Page 16
“Paul?” I slam the door of his city flat.
“In the kitchen, doll.”
“What are you doing?” I’m taken aback as I enter the room. “It smells amazing in here.”
Paul pauses over a saucepan. “I’m trying something new—cooking.”
“What? I didn’t even know you could cook.” I lean around him. Two small chicken breasts sizzle in a pan, smothered in a simmering, deliciously creamy sauce. There’s an uncorked bottle of wine on the counter, flanked by two glasses.
“I don’t usually bother,” Paul begins, “but Abe mentioned something about you needing some good romancing…”
Sensing danger, I cross my arms. My green eyes flick to his. “What exactly did the traitor say?”
“Relax, Kat.” He laughs. “I’m not mad. Abe didn’t tattle. I saw the hickey.”
“Oh.” I gnaw on my lip. “I’m sorry, it was my fault. He wanted to rest, and I…I told him I was bored.”
Paul turns to dice an onion, light glinting off the blade of his chef’s knife.
His eyes are downcast when he finally speaks.
“Doll.” He sighs, the endearment punctuated by a heavy, thudding slice of the knife.
“We’ve never talked about exclusivity, have we?
I understand you—who you are, what you need.
And sometimes, where Abe is concerned, you just can’t seem to help yourself. ”
I look closely at Paul before I reply. His tone is neutral, but his grip on the knife is tight, white-knuckled.
Paul and I have never laid down any formal rules where our relationship is concerned.
After nearly ten years together, founded and grounded in hell itself, there’s a certain level of implicit understanding.
The door may be open, but at the end of the day, we always come home to each other.
We’ve both had our share of fleeting flirtations and dalliances with marks, but they mean very little when two people are bonded the way Paul and I are.
Abe is the rare exception, and our trust with him is absolute, forged in the same fire that welded Paul and me together.
“Would you prefer I try though?” I finally ask.

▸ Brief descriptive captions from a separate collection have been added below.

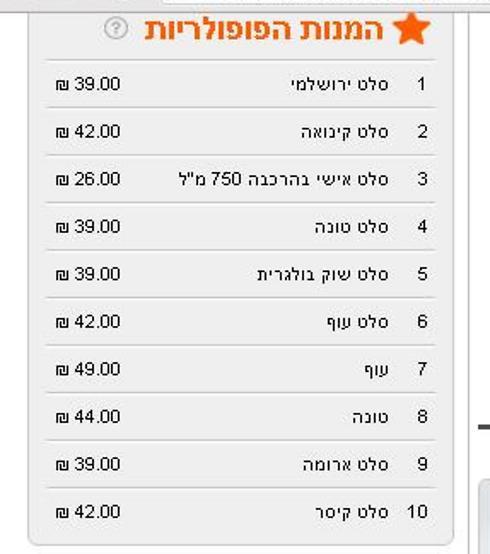 המחירים שהיו ואינם עוד (צילום מסך מתוך האתר 10bis) (צילום מסך מתוך האתר 10bis)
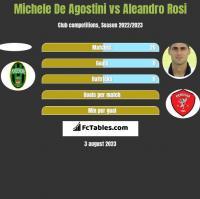Michele De Agostini vs Aleandro Rosi h2h player stats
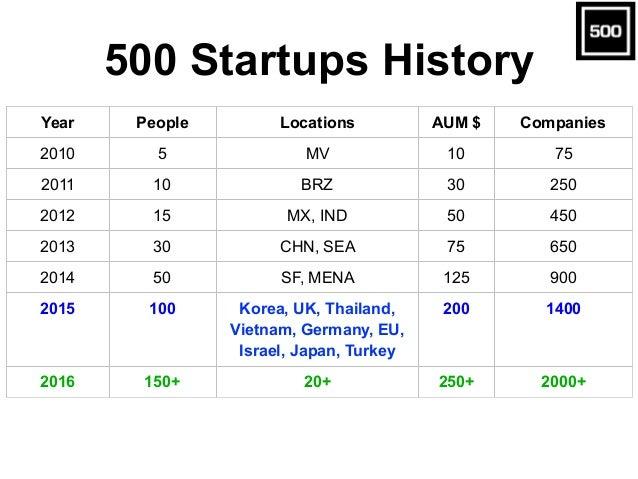 Year People Locations AUM $ Companies 2010 5 MV 10 75 2011 10 BRZ 30 250 2012 15 MX, IND 50 450 2013 30 CHN, SEA 75 650 20...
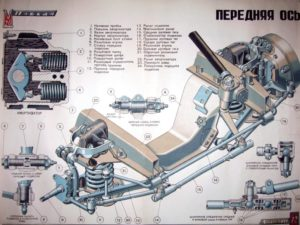 Передняя подвеска ГАЗ М20 Победа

Abe has been a rotating player in our bedroom for years, but I’d be lying if I said he came without strings. I’m not opposed to exclusivity with Paul, but I want to hear the words from him. For him to ask.
Paul shrugs and turns back to mind the stove. “I love the way you are, Kat. You’re impulsive and passionate, and you chase adventures. It’s why we’re so good together…because I’m built exactly the same way. Abe doesn’t bother me.”
“Would it bother you if it was someone else though?”
As he considers this, Paul grabs the knife again. He scrapes the blade to sweep the diced onion into the pan. Steam rises, filling the air with cloying humidity. “That’s a difficult question to answer, Kat. I won’t ask for anything you aren’t willing to give.”
You’re not asking, but are you expecting it nonetheless? I swallow the words, uncertain how they’ll be received. My gaze falls on a copy of the evening newspaper. The front page is open, headlines screaming .
“Ah.” Paul slides the paper down the counter. “Picked this up on my walk home. Reckon it’s wise to keep abreast of these dangerous times we live in.”
I crack a smile. It feels like only yesterday we were just a misfit crew of kids in the Combs, teaching each other how to read from scrounged newspapers.
Tony’s family taught him the alphabet and phonics before he undertook his infamous stowaway journey from Cuba to America, but Spanish was his comfort language.
Paul knew the alphabet as well; it proved one of few lessons that stuck after his brief stint in the orphanage.
Working in tandem, they cobbled together an understanding solid enough to bring Abe and me up to speed.
I always hated the dry newspaper scraps, littered as they were with complex rhetoric and political propaganda, but the day Paul came home with a filched copy of a newly released storybook, Peter and Wendy …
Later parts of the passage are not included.